Но сколько образов собралось в мире – ласточкином гнезде Бориса Пастернака! А почему бы и нет, почему мы должны прекращать формовать и лепить мировую глину вокруг нашего жилища? Гнездо человека, мир человека бесконечны. И воображение помогает нам продолжать его сколь угодно далеко. Поэт не может расстаться с таким гигантским образом, или, скорее, такой гигантский образ не может расстаться со своим поэтом. Верно сказал Борис Пастернак (loc. cit., p. 5): «Человек безмолвствует, это образ вместо него говорит с нами. Ведь очевидно, что только образ может удерживаться на одной высоте с природой».
Глава пятаяРаковина
I
Концепт, который соответствует раковине, настолько ясный, четкий и жесткий, что поэт, не имея возможности попросту нарисовать ее, но вынужденный говорить о ней, вначале сталкивается с нехваткой образов. Он стремится к ценностям из мира мечты, но его останавливает геометрическая реальность форм. А формы эти так разнообразны, зачастую так неожиданны, что после рационального изучения мира раковин воображаемое отступает перед реальностью. Тут поработало воображение природы, а природа искусна и изобретательна. Достаточно перелистать альбом с фотографиями аммонитов, чтобы признать: еще с мезозойской эры моллюски строили свою раковину по законам трансцендентной геометрии. Аммониты сооружали свое жилище, отталкиваясь от оси логарифмической спирали. В прекрасной книге Моно-Эрзана можно найти очень доступное описание того, как жизнь создает геометрические формы[111].
Разумеется, поэт в состоянии понять эту эстетическую деятельность жизни. Так, прекрасные строки, которыми Поль Валери сопроводил заголовок «Раковины», проникнуты изумительным чувством геометрии: «Кристалл, цветок и раковина выделяются из существующего вокруг нас хаоса предметов. Для нас это особые предметы, они понятнее для нашего глаза, но загадочнее для нашего разума, нежели все прочие, которые сливаются в общую картину»[112]. По-видимому, для поэта, верного последователя Декарта, раковина – это явление животной геометрии, успевшее отвердеть, а значит, «ясное и четкое». Предмет, который получился в итоге, отличается высокой воспринимаемостью. Но это относится лишь к его форме, а его формирование остается для нас загадкой. Например, по поводу формы, нельзя не задаться вопросом: почему жизнь, создавая раковину, решила завернуть спираль направо, а не налево? Чего только ни наговорили об этом изначальном завихрении! В самом деле, выходит, что жизнь начинается не с броска вперед, а с вращательного движения. Жизненный порыв, который вращается: какое непостижимое чудо, какое утонченное символическое изображение жизни! А сколько грез могла бы пробудить в нас раковина-левша! Раковина, которая нарушила бы законы вращения, предписанные существам ее вида!
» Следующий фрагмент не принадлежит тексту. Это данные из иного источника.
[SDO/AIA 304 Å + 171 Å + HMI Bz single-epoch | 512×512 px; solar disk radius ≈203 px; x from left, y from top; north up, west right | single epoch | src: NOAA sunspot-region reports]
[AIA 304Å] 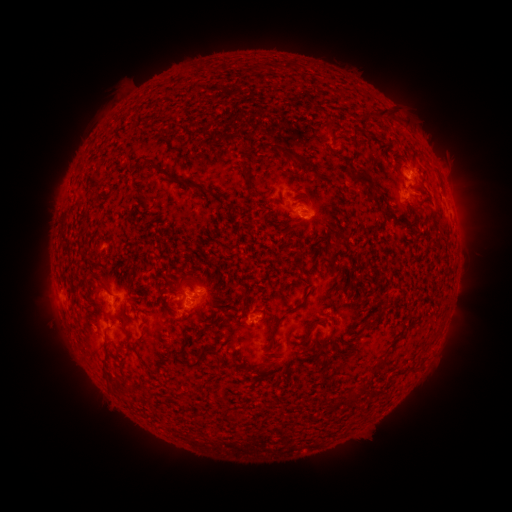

Поль Валери долго любуется идеально вылепленным, ювелирно вычеканенным предметом, особая ценность которого, по-видимому, состоит в том, что изящная и прочная геометрия его формы никак не связана с его основной функцией – защищать содержимое. Если это действительно так, моллюски могли бы избрать своим девизом такие слова: «Надо жить, чтобы строить себе дом, я не строить себе дом, чтобы жить».
Во второй части своих раздумий поэт приходит к мысли, что, будь раковина вычеканена человеком, она была бы создана снаружи, в результате определенных исчислимых действий, направленных, в частности, на усовершенствование и доработку прекрасного произведения, в то время как моллюск (с. 10) «выделяет из себя» свою раковину, «дает просачиваться» строительному материалу, «выделяя по мере надобности это великолепное покрытие». И с первого просачивания дом строится весь целиком. Так Валери прикасается к тайне формообразующей деятельности жизни, тайне постепенного и непрерывного создания форм.